Five was when it all went horribly wrong. It was already bad enough but little did I know or could ever comprehend was just how bad it would get, year on year until now, aged 48 when the pain is indescribable.

At 5, I was a child far older than my years.

Far older than my years? What on earth does that actually mean? Well, it meant that when I looked at you, you knew immediately that the eyes you were staring into were conveying a pain that you barely knew existed and that was before it got any worse.

My Mother, my beautiful crazy Mother had been impregnated by a smooth, handsome bad boy who really didn’t give a damn about her or anyone. She was only 22 and he was her first love. I don’t really know any of the details, which is probably just as well but can only imagine that having fallen hook, line and sinker for this man, she wasn’t thinking about the long term consequences of unprotected sex.

So, eight months later – I was born a month prematurely – Mum was handled a screaming bundle of responsibility and was left to get on with it. There was no sign of my father. He had handed her a £20 note and told her to get me aborted.

During a Mother-daughter chat when I was fifteen, my Mother relayed these heretofore unknown snippets about my auspicious beginnings and then said that she would have had me aborted but couldn’t afford to.

Nice.

Fast forward 6 weeks after my early arrival into this world and you would have then seen that screaming bundle being handed on once again to a foster mother. My foster mother. She was a widow with two children of her own and another fostered child.

Within six months my foster mother announced that she had grown too attached to me and suggested that my Mother find someone else to take me.

Mum did.

This new mother; my third in my first 6 months on the planet, was less motherly. She kept me locked in a dark room, sat naked on a potty in a filthy dirty vest daily. Maybe that explains my severe claustrophobia?
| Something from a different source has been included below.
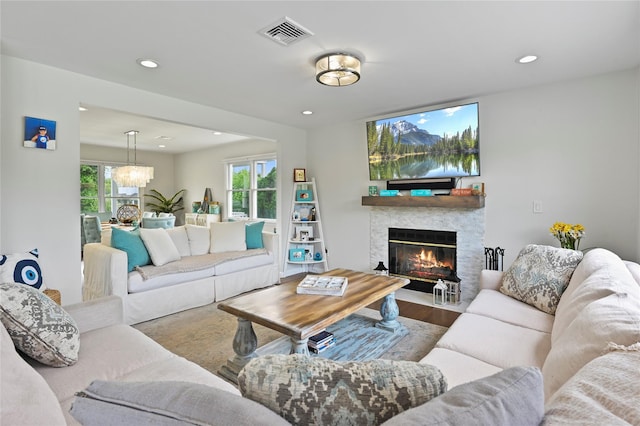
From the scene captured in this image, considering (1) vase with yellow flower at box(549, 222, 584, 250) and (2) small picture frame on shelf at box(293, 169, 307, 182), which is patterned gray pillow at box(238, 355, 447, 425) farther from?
(2) small picture frame on shelf at box(293, 169, 307, 182)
Never mind, mother no. 2 – my first foster mother came to visit and approximately three months later I was returned to her as she couldn’t bear what she had seen. That being my fourth home in my first nine months of existence.
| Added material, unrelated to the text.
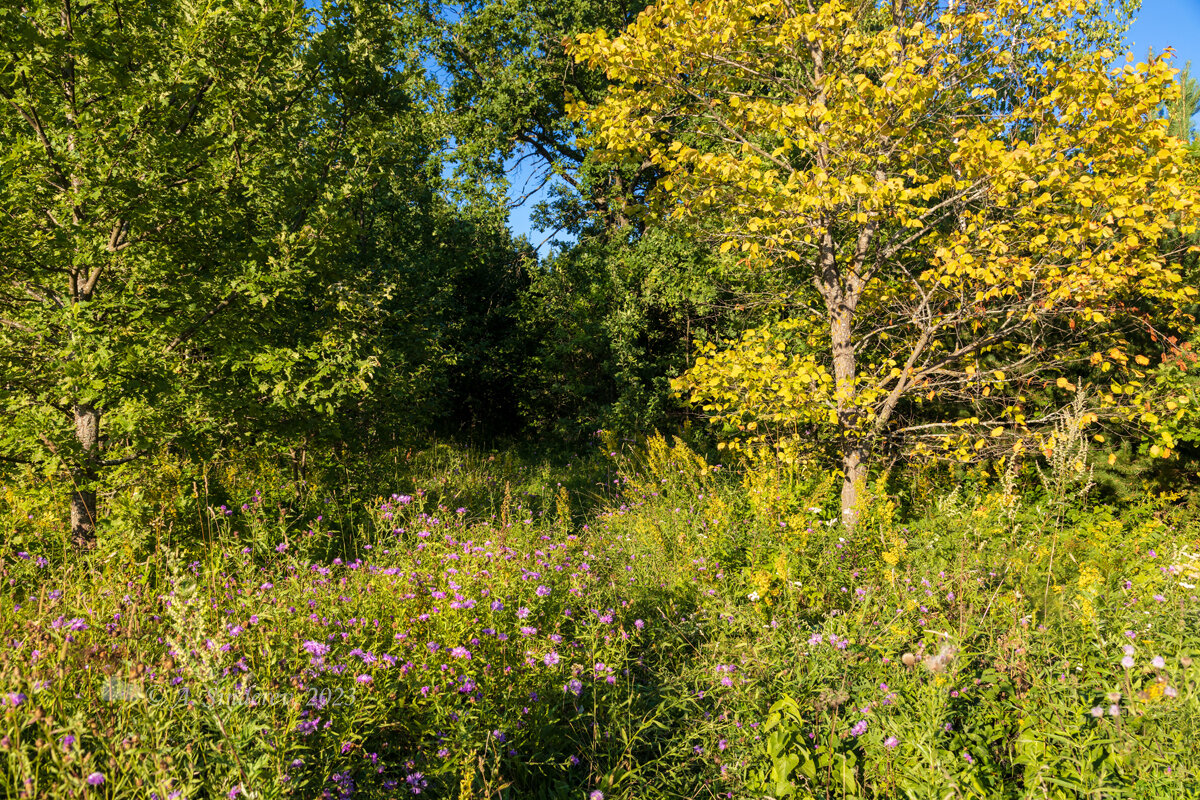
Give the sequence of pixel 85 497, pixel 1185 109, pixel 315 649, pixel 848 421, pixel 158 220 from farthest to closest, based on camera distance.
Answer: pixel 1185 109 → pixel 848 421 → pixel 85 497 → pixel 158 220 → pixel 315 649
Now fast forward once again to me being 5 years of age. Generally, I was as happy as a little girl who spent weekends with her biological mother and weekdays with her rented one and was totally aware of the difference.

My therapist  has explained that my deep seated issues came about due to the lack of attachment. Babies usually develop attachment automatically through being parented. Through feeling safe and developing trust. My parenting was disjointed and unsatisfactory. I had been abandoned a number of times and so I felt unwanted and out of place. I clearly didn’t belong and that’s a hard feeling to come to terms with when you have only been on the planet for 60 months or thereabouts.
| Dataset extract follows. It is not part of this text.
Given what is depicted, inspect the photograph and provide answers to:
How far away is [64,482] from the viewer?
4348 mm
As usual, my Mother came to collect me that Saturday morning and we were all excitedly awaiting her knock on the door. As my foster brother recently said, “Her visits were like the arrival of Hollywood glamour into our home.”

My Mother was/ is beautiful. Astonishingly so and made more apparent by the fact that she is totally and utterly unaware of that fact.

I was so excited to see her but also knew that the countdown to being abandoned once again had already started. Her arrival marked the beginning of the weekend – almost two days of being with the person I most loved in the world – and then being handed back. Of walking back into a home where the seal had grown over my absence so that it was difficult to find my place once again when I walked back in the following afternoon.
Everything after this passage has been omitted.